__LISTING__

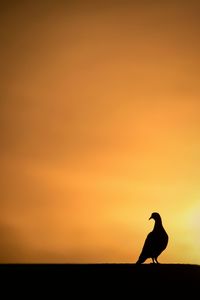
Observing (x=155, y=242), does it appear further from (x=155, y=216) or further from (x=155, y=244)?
(x=155, y=216)

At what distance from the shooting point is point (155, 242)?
46.5 feet

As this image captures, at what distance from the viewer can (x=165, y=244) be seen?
14047mm

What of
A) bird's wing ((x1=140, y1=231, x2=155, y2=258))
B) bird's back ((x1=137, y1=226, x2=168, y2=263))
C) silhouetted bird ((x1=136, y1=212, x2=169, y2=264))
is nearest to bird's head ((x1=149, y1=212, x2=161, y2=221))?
silhouetted bird ((x1=136, y1=212, x2=169, y2=264))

__TASK__
Could you write out all the rows above again, changing "bird's back" to "bird's body" and keeping everything else the same? Leave the pictures out.

__WORKED ANSWER__
Observing (x=155, y=242), does it appear further from (x=155, y=216) or further from (x=155, y=244)?
(x=155, y=216)

At what distance from the shooting point is point (155, 242)?
46.5 feet

As this image captures, at what distance from the viewer can (x=165, y=244) be seen?
14047mm

What of
A) bird's wing ((x1=140, y1=231, x2=155, y2=258))
B) bird's body ((x1=137, y1=226, x2=168, y2=263))
C) silhouetted bird ((x1=136, y1=212, x2=169, y2=264))
is nearest to bird's head ((x1=149, y1=212, x2=161, y2=221))?
silhouetted bird ((x1=136, y1=212, x2=169, y2=264))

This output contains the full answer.